5.5. Validation of Particle Self-Recovery Algorithm
To evaluate the effectiveness of the designed particle recovery algorithm, the performance of the algorithm in an anchor-involved scenario was compared with and without the self-recovery strategy. Considering the real-time flight requirements of a UAV swarm, the number of particle update iterations of the recovery algorithm should be manageable, and the judgment threshold of the particle poverty problem should be moderate. The maximum number of iterations and the particle diversity threshold were set. The maximum proportion of important particles was set to 0.6. Based on the above conditions, simulation experiments were carried out, to analyze and compare the average positioning performance of the UAVs.
Figure 11 shows the trend of the RMSE and particle diversity index over time during the movement of the agent. It can be seen that the algorithm with a self-recovery strategy could maintain good diversity in the whole movement process. In contrast, for the algorithm without self-recovery, there were 22 times when the diversity factor was lower than 0.6, indicating that the self-recovery algorithm effectively alleviates the particle impoverishment problem. Regarding positioning accuracy, the positioning performance of the algorithm with a self-recovery strategy was
higher than that of the algorithm without this strategy, which achieved a particular advantage. In summary, compared with AWF, the AWF-CBBP algorithm achieved better positioning accuracy while maintaining better particle diversity. This shows that the particle self-recovery algorithm designed in this paper can effectively guide outlier particles to move to the high-likelihood region without falling into a local minimum.
Then, to explore the influence of adding the self-recovery strategy on the execution time of the algorithm, experiments were conducted with different particle numbers to compare the resampling execution time with or without the self-recovery strategy.

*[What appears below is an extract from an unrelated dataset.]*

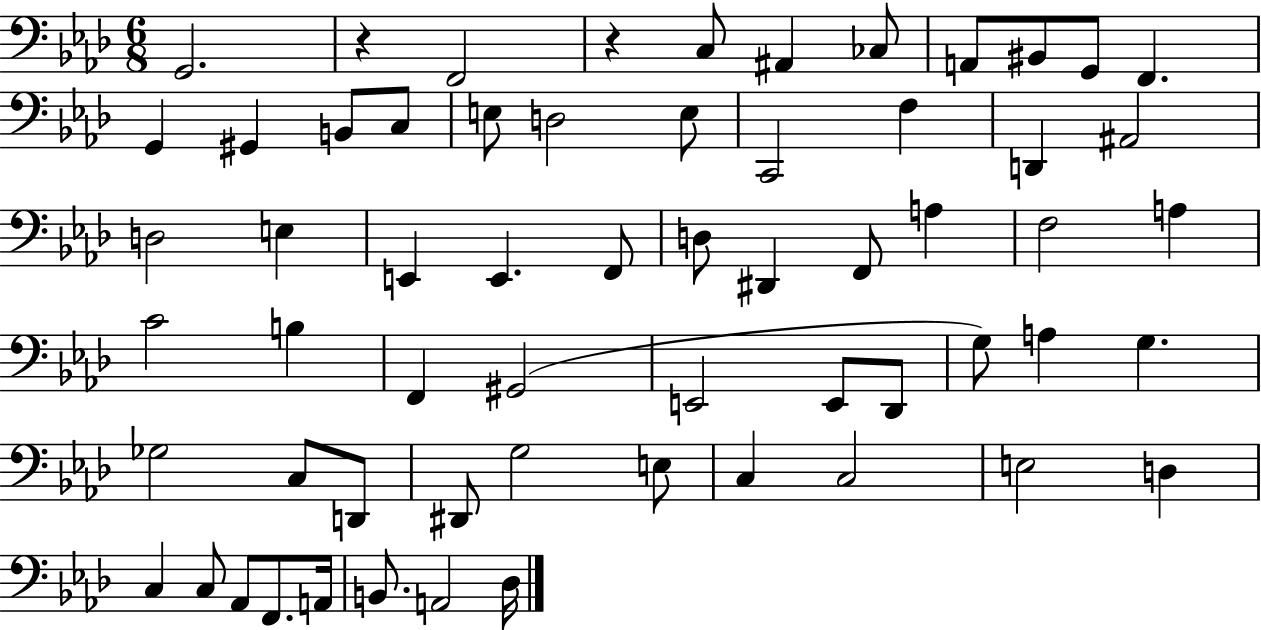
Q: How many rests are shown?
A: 2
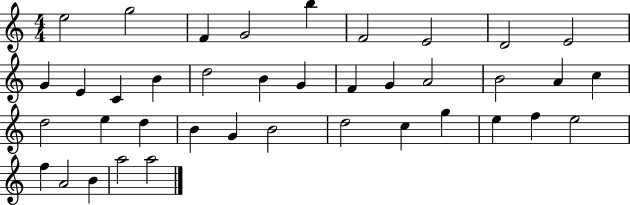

Figure 12 displays the trend of the algorithm resampling time and localization accuracy as the number of particles changed. It can be seen that as the number of particles increased, the resampling time continued to increase, and the positioning accuracy continued to improve. When the number of particles was small, compared with the conventional resampling algorithm, the self-recovery algorithm designed in this paper consumed more time. This is because the particle impoverishment problem is more likely to occur when the number of particles is small and the number of activations of the self-recovery algorithm is greater. As the number of particles increases, the frequency of particle impoverishment decreases, and the execution time of the self-recovery algorithm and conventional resampling algorithm draw gradually closer to each other. In terms of positioning accuracy, the self-recovery strategy designed in this paper can make the algorithm achieve the same accuracy under the condition of fewer particles, which shows good application potential in the real-time flight of a UAV swarm.